SOURCE EXTRACT
— begin —
As for the upcoming documentary, Kramer says, "He figured out that because of the nexus points in my life — I was at Woodstock, I recorded that; I was fortunate enough to meet Jimi Hendrix right at the very beginning of his career, did all his albums; worked with Led Zeppelin, the Stones, the Beatles, the list goes on and on. I was kind of the right guy at the right place at the right time."
In many ways, Proffer's story is ripe for a documentary. From producing chart-topping heavy metal band Quiet Riot in 1983 and producing a show for the troops with Destiny's Child and KISS in 2005 to working on the Tony-nominated Broadway show It Ain't Nothing But The Blues to getting Denzel Washington to narrate the John Coltrane documentary Chasing Trane, which also featured an appearance by Bill Clinton, Proffer has been kind of a music industry Zelig for the last 40 years.
So when we sat down to talk at his San Fernando Valley home right before the lockdown he had some amazing stories. Like I said, it's always the behind the scenes guys.
Steve Baltin: What appeals to you specifically about docs?
— end —
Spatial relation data
— begin —
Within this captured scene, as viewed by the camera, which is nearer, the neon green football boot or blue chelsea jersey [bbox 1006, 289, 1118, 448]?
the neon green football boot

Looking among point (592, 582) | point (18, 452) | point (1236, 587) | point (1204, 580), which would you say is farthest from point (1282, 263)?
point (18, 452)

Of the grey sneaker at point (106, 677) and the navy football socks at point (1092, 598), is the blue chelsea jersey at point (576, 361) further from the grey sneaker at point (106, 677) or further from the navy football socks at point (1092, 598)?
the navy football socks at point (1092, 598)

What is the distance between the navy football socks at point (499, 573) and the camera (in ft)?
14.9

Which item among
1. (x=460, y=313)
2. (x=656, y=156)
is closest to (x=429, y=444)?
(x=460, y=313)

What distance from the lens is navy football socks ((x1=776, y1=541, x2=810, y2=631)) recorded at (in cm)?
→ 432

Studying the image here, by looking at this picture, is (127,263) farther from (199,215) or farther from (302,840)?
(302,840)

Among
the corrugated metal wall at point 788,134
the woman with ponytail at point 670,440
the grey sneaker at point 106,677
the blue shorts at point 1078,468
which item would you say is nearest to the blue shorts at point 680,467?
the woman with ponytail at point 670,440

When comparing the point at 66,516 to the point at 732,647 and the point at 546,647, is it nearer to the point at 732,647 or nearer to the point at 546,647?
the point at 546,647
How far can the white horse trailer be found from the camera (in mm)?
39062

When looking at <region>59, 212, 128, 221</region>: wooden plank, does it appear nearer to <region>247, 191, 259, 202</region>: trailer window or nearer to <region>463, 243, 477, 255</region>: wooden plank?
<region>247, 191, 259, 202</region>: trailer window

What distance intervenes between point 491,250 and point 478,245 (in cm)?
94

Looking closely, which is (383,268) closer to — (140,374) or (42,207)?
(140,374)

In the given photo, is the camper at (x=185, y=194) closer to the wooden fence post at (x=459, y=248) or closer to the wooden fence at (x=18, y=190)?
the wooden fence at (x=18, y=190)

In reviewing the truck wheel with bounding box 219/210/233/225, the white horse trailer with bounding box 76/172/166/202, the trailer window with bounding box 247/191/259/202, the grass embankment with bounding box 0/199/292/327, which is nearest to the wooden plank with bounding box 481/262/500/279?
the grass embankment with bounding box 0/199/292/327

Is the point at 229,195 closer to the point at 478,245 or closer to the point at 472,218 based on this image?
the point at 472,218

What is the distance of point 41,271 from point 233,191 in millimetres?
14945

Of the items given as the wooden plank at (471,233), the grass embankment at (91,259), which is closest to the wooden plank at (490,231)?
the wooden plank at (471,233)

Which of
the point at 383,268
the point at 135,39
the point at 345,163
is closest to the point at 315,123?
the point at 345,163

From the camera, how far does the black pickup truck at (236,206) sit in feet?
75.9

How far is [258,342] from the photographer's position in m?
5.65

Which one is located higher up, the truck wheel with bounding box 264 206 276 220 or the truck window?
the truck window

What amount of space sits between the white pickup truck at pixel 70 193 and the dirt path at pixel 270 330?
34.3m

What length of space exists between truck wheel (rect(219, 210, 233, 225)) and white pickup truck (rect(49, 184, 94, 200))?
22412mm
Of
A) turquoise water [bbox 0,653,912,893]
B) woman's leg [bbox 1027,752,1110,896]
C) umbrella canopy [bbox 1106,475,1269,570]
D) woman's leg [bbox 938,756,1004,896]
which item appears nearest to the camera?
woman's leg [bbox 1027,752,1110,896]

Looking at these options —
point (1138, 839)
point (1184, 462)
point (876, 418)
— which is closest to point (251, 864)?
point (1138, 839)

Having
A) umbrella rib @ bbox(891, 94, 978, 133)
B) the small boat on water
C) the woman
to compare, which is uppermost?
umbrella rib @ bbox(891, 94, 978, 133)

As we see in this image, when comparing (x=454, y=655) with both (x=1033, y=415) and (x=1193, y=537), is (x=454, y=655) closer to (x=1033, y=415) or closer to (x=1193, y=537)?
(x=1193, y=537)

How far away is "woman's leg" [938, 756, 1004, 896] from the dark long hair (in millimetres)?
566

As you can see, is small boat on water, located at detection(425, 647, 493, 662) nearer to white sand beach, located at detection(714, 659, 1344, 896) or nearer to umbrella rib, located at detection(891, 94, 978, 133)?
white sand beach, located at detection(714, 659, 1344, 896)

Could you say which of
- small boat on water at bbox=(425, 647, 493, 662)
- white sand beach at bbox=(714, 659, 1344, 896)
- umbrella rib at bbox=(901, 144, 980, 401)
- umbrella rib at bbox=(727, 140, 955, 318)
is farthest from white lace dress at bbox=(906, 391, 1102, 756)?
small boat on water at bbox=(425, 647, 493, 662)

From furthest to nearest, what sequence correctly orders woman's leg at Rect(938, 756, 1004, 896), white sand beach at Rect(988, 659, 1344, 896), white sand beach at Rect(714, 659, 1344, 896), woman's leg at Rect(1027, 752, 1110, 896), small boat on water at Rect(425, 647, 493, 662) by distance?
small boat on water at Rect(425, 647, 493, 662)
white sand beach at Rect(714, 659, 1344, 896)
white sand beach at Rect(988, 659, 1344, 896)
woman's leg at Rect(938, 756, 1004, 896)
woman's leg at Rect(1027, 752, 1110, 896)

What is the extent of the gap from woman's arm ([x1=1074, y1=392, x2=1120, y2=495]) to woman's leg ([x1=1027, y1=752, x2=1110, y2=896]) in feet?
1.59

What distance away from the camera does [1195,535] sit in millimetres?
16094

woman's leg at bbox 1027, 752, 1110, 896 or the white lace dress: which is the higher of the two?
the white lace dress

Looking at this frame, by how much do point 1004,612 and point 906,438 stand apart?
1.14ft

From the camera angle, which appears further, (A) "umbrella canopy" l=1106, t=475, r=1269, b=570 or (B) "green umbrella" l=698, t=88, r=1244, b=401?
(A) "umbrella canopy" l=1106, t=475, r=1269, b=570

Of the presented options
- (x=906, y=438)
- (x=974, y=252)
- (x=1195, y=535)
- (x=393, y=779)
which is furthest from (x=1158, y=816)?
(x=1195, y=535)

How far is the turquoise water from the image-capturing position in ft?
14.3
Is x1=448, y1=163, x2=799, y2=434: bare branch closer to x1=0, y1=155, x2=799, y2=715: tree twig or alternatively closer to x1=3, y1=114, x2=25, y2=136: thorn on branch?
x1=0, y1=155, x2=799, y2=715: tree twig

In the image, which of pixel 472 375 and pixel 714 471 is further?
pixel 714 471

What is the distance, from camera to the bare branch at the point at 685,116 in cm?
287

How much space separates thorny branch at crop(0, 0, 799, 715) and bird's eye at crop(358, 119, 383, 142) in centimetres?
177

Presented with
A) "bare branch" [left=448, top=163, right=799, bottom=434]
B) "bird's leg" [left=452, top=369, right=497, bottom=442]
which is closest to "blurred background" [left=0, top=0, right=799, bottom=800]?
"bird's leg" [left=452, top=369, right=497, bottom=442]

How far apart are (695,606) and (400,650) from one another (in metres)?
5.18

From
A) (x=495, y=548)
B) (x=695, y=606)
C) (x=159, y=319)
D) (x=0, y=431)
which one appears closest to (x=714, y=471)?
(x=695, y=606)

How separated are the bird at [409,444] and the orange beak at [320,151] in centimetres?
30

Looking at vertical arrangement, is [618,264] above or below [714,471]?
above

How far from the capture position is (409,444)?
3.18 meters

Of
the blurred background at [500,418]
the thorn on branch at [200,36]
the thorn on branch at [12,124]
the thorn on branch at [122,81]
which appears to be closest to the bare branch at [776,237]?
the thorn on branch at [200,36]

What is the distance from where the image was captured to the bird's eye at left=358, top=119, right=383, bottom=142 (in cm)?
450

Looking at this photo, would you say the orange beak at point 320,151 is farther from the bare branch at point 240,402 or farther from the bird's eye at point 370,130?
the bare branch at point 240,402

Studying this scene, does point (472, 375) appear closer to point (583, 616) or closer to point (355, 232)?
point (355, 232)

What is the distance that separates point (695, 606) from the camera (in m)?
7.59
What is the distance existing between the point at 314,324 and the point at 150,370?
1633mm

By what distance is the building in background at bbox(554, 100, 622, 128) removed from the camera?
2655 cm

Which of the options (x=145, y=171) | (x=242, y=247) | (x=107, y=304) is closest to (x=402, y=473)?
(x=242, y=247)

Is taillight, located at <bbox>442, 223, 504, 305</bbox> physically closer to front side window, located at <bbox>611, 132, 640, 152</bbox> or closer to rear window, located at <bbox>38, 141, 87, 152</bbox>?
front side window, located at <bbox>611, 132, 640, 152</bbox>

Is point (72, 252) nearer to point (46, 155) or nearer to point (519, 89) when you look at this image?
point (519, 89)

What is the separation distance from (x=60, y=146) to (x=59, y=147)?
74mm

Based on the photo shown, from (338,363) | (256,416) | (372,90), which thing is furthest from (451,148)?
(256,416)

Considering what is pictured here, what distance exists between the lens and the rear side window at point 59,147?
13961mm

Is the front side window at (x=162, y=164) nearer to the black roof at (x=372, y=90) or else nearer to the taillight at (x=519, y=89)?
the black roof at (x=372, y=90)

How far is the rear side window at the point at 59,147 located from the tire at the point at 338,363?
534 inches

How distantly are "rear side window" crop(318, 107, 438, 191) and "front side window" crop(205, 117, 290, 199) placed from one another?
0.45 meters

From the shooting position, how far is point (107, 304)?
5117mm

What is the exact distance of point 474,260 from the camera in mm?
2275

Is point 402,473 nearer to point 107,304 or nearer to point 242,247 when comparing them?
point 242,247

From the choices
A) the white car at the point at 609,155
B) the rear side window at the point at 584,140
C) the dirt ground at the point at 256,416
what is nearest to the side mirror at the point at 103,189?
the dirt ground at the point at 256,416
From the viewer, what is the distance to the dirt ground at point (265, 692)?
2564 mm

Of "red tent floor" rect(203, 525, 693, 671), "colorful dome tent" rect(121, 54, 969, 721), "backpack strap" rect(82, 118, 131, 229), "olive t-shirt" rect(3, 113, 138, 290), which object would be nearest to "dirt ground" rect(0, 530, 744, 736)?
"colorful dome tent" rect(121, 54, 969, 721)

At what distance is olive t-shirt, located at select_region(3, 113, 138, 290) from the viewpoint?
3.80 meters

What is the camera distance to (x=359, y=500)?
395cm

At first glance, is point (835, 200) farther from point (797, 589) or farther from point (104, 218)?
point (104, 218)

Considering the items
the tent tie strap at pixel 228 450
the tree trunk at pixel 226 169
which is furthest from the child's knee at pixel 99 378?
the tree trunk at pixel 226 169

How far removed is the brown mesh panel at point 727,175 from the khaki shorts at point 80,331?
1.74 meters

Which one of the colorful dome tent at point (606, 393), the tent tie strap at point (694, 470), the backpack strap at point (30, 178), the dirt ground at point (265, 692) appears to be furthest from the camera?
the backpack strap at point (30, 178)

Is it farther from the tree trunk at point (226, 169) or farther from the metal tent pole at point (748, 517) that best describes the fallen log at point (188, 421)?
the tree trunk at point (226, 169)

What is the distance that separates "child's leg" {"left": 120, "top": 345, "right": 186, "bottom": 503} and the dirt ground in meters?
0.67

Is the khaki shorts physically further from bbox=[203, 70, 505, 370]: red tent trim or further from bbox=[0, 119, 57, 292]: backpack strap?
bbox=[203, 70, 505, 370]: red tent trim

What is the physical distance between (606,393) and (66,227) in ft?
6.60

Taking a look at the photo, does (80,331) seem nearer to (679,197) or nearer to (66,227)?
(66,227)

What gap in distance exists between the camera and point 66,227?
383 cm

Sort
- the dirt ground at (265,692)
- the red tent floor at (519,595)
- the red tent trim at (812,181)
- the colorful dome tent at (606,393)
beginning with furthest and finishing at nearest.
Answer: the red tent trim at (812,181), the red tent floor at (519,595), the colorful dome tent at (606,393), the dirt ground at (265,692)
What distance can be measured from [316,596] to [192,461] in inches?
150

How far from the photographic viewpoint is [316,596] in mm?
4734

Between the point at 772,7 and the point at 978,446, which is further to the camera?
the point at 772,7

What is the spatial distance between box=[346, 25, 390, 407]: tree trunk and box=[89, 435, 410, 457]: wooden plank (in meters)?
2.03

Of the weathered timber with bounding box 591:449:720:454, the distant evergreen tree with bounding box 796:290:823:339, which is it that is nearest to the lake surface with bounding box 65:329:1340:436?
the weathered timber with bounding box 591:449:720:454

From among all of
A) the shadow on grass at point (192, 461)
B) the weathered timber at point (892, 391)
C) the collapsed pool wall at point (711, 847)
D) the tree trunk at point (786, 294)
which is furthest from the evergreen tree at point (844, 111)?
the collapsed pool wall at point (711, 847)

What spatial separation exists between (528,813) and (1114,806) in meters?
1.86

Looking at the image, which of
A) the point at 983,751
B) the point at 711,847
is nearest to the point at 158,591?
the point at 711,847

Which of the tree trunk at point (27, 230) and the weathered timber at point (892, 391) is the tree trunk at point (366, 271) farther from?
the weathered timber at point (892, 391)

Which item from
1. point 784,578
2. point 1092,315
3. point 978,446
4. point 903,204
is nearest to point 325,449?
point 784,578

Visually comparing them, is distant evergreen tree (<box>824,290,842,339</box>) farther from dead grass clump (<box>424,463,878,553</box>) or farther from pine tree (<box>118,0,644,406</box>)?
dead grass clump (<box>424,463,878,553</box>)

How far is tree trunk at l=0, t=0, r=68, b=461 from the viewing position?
— end —
CHALLENGES
**A)** In the music documentary text, name every musician or band that Kramer mentions in his quote.
**B)** Return each line of the records that contains the word "feet". Case counts.

ANSWERS FOR THIS EXERCISE
**A)** Jimi Hendrix, Led Zeppelin, the Stones, the Beatles

**B)**
From the camera, how far does the black pickup truck at (236,206) sit in feet?
What is the extent of the gap from woman's arm ([x1=1074, y1=392, x2=1120, y2=495]) to woman's leg ([x1=1027, y1=752, x2=1110, y2=896]) in feet?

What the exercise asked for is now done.